Copy every line of the entries that includes the word "https".

#### Source material:
○ ○ ○ ○ ○ ○ ○

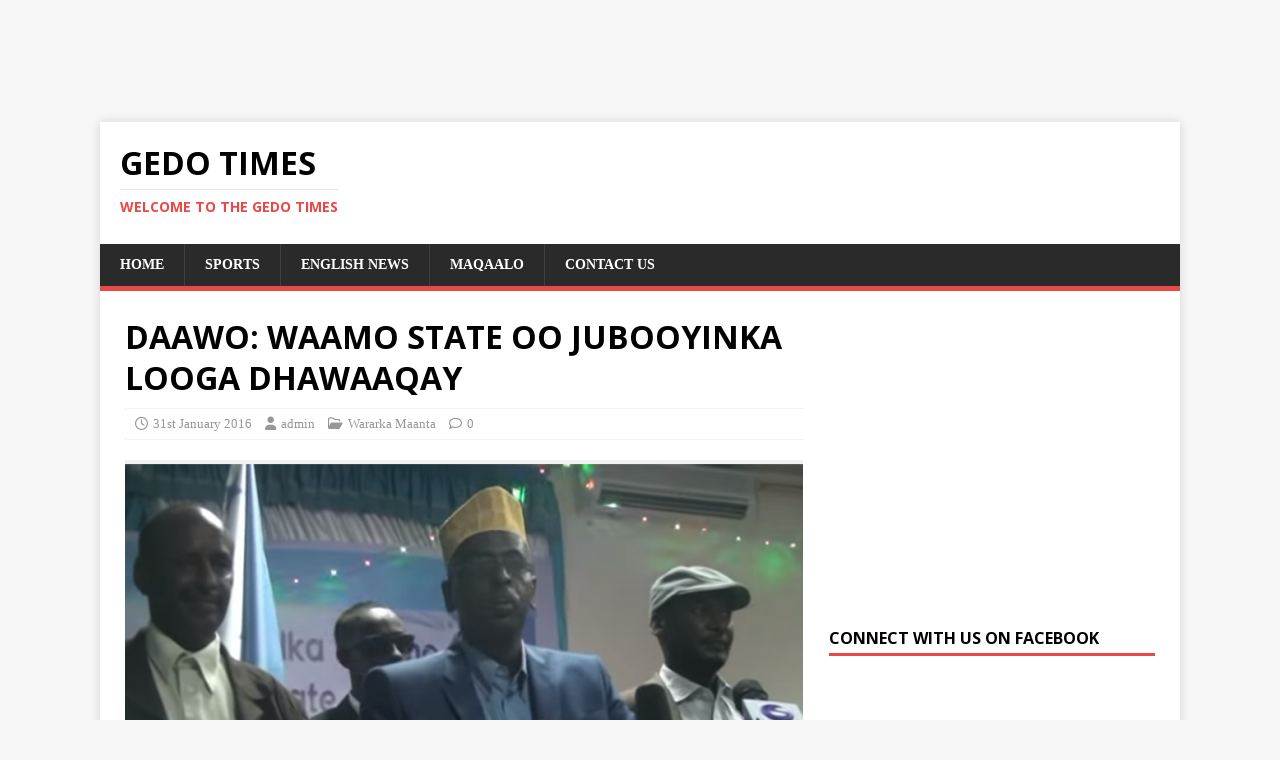

--- FILE ---
content_type: text/html; charset=utf-8
request_url: https://www.google.com/recaptcha/api2/aframe
body_size: 266
content:
<!DOCTYPE HTML><html><head><meta http-equiv="content-type" content="text/html; charset=UTF-8"></head><body><script nonce="tffp8u8DZhx2j9_1PGdthQ">/** Anti-fraud and anti-abuse applications only. See google.com/recaptcha */ try{var clients={'sodar':'https://pagead2.googlesyndication.com/pagead/sodar?'};window.addEventListener("message",function(a){try{if(a.source===window.parent){var b=JSON.parse(a.data);var c=clients[b['id']];if(c){var d=document.createElement('img');d.src=c+b['params']+'&rc='+(localStorage.getItem("rc::a")?sessionStorage.getItem("rc::b"):"");window.document.body.appendChild(d);sessionStorage.setItem("rc::e",parseInt(sessionStorage.getItem("rc::e")||0)+1);localStorage.setItem("rc::h",'1769380874603');}}}catch(b){}});window.parent.postMessage("_grecaptcha_ready", "*");}catch(b){}</script></body></html>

○ ○ ○ ○ ○ ○ ○

#### Response to the exercise:
request_url: https://www.google.com/recaptcha/api2/aframe
<!DOCTYPE HTML><html><head><meta http-equiv="content-type" content="text/html; charset=UTF-8"></head><body><script nonce="tffp8u8DZhx2j9_1PGdthQ">/** Anti-fraud and anti-abuse applications only. See google.com/recaptcha */ try{var clients={'sodar':'https://pagead2.googlesyndication.com/pagead/sodar?'};window.addEventListener("message",function(a){try{if(a.source===window.parent){var b=JSON.parse(a.data);var c=clients[b['id']];if(c){var d=document.createElement('img');d.src=c+b['params']+'&rc='+(localStorage.getItem("rc::a")?sessionStorage.getItem("rc::b"):"");window.document.body.appendChild(d);sessionStorage.setItem("rc::e",parseInt(sessionStorage.getItem("rc::e")||0)+1);localStorage.setItem("rc::h",'1769380874603');}}}catch(b){}});window.parent.postMessage("_grecaptcha_ready", "*");}catch(b){}</script></body></html>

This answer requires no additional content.